In response to these concerns, attorney and counsel for the developers Ivor Emanuel said that the relevant authorities reviewed the environmental impact statement and concluded that the project fits well in the buffer zone between the development and the wetlands.
“Neither the wetlands nor the hundred foot buffer around the wetlands are being touched,” said Emanuel. “The development is confined to the upland portion. It is being done in accordance with all the applicable rules and regulations and we believe that it is appropriately protective of the environment.”
Financial impact was also a matter of concern. Pomona Mayor Brett Yagel voiced his opposition to the current zoning proposal. He argued that it would alter the financial character of Haverstraw and Ramapo by impacting small mom-and-pop businesses.
“It’s just not the right proposed development of the area,” said Yagel. “If you take a look at what’s happening and what’s currently in Pomona, something like this will drastically change the area.”

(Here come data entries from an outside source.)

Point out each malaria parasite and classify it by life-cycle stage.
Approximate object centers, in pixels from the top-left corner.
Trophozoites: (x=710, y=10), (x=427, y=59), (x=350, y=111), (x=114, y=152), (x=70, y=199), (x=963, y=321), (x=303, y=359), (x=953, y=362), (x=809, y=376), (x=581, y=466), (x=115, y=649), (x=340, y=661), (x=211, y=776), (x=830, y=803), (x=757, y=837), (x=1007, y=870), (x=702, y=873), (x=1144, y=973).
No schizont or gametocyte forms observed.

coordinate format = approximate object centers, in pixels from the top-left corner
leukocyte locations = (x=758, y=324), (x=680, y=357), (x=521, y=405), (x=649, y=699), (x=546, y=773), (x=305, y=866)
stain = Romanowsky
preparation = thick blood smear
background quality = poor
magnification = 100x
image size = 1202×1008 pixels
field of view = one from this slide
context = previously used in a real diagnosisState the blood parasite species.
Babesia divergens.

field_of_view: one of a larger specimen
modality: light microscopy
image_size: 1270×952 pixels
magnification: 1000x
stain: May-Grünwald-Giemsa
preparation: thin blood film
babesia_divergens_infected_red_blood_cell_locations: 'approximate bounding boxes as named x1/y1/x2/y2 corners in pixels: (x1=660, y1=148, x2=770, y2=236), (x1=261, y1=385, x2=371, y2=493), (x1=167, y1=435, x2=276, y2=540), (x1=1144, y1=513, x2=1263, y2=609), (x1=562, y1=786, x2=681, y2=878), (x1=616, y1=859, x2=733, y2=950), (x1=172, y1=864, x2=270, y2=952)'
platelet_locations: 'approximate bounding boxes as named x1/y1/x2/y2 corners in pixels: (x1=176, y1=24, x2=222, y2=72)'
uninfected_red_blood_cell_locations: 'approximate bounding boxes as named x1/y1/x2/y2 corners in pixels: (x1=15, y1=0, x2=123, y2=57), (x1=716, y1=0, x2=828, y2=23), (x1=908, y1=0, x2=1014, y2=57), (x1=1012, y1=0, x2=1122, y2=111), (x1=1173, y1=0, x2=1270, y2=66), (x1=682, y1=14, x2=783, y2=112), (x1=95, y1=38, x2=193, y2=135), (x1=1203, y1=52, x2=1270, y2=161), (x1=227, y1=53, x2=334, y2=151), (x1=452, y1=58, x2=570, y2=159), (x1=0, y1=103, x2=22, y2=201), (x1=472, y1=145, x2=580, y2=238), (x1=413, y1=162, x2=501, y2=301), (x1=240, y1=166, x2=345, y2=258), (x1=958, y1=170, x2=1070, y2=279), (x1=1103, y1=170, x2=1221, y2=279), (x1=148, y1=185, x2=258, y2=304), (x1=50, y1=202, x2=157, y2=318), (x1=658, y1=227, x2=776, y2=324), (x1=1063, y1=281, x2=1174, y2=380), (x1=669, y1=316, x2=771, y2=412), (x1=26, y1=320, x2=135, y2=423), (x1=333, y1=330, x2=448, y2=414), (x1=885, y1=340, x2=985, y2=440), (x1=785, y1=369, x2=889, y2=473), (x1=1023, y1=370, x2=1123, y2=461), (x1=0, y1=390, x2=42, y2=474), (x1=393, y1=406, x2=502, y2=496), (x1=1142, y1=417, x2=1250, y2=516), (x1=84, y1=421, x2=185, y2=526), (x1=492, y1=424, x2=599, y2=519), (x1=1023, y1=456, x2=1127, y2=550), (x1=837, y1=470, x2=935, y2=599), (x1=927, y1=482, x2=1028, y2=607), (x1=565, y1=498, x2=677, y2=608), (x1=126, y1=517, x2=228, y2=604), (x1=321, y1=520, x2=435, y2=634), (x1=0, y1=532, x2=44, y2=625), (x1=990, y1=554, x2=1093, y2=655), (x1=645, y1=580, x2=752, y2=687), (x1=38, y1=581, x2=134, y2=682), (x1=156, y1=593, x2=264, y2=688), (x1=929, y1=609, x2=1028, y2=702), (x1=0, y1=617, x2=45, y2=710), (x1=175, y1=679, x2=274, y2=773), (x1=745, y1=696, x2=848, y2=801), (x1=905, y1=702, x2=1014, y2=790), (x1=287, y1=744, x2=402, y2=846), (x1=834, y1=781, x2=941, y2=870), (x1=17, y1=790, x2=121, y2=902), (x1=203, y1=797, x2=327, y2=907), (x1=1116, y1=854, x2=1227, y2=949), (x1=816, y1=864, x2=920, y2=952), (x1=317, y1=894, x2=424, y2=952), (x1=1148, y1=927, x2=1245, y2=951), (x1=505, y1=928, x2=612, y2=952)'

Yagel also raised concerns about the zoning of the parking lot and traffic. According to him, illegal zoning variances were granted to expand the parking lot, but the environmental impact study was not changed to reflect that.
“The time frames in which they specified do not encompass, for example, rush hour time frames,” Yagel stated. “They are a subset of the full time frames.”
However, engineer and traffic consultant to the developers, Phillip Greeley, argued that as of August 24, all traffic studies, including ones addressing traffic volume, were up to date. Greeley said the studies addressed both transportation and environmental concerns related to supermarkets such as the Walmart shopping center.
The public hearing was the latest and will likely be the last of many for the zoning and planning boards. A planning board meeting to vote on the plans is scheduled for November 28, and local business owner Jeff Prupis believes that the plans will likely be approved.
“The developers seem to be trying to do as much as they can get away with,” said Prupis.
However, Prupis also said that legal challenges are already mounting to halt the project. One is an Article 48 lawsuit proceeding from Pomona. Another is an Article 78 suit filed by Prupis and other small business owners who feel they might be impacted by the project.